[Records]
━━━━━━━━━━━━━━━━━━━━

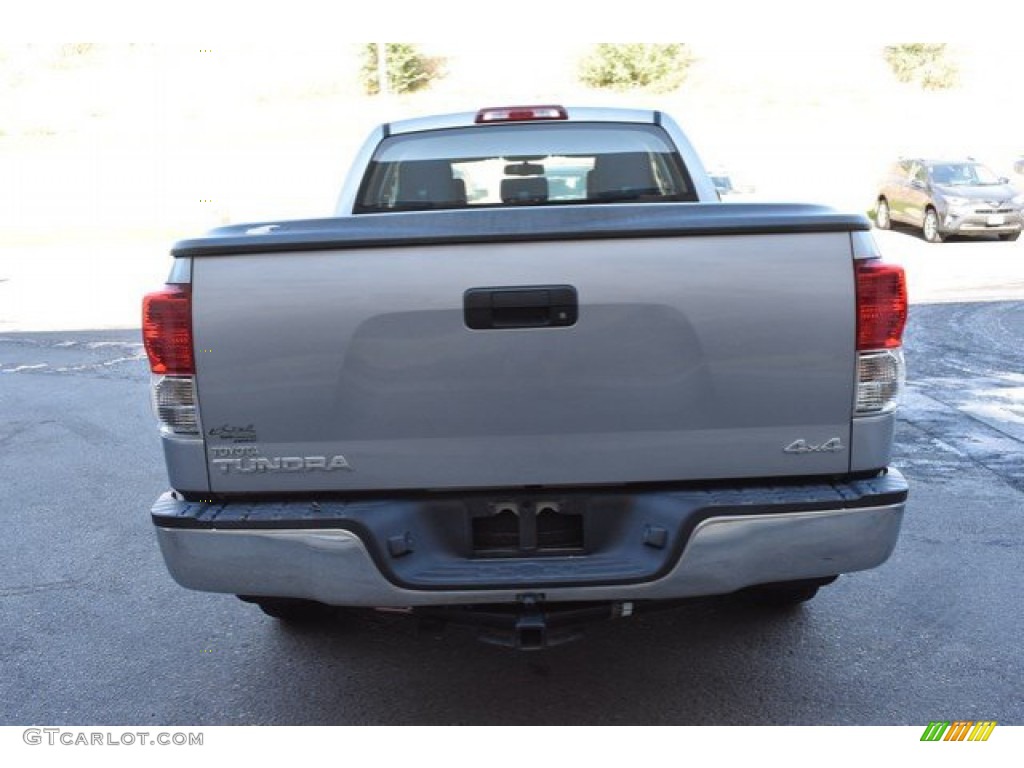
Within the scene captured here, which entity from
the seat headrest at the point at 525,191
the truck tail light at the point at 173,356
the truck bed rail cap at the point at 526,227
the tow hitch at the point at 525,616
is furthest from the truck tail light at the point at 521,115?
the tow hitch at the point at 525,616

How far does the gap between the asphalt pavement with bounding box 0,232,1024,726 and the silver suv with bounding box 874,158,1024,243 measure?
1539 centimetres

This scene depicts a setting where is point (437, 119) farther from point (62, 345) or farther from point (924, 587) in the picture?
point (62, 345)

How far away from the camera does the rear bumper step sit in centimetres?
317

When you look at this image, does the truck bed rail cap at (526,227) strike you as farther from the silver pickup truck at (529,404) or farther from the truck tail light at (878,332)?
the truck tail light at (878,332)

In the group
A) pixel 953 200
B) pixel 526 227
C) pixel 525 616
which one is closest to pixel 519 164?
pixel 526 227

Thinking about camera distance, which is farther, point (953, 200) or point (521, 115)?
point (953, 200)

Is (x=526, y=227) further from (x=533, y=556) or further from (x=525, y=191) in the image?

━━━━━━━━━━━━━━━━━━━━

# WHAT IS ASKED
Express the records as a two-column CSV with columns named "text" and "answer": one row per record, every field in quotation marks, and line breaks within a field turned into spaces. Begin at the start of the records, stop after the line that contains "1539 centimetres", and leave the pictures out.

# THE OUTPUT
text,answer
"Within the scene captured here, which entity from the seat headrest at the point at 525,191 the truck tail light at the point at 173,356 the truck bed rail cap at the point at 526,227 the tow hitch at the point at 525,616 is furthest from the truck tail light at the point at 521,115?","the tow hitch at the point at 525,616"
"How far does the gap between the asphalt pavement with bounding box 0,232,1024,726 and the silver suv with bounding box 874,158,1024,243 measure?","1539 centimetres"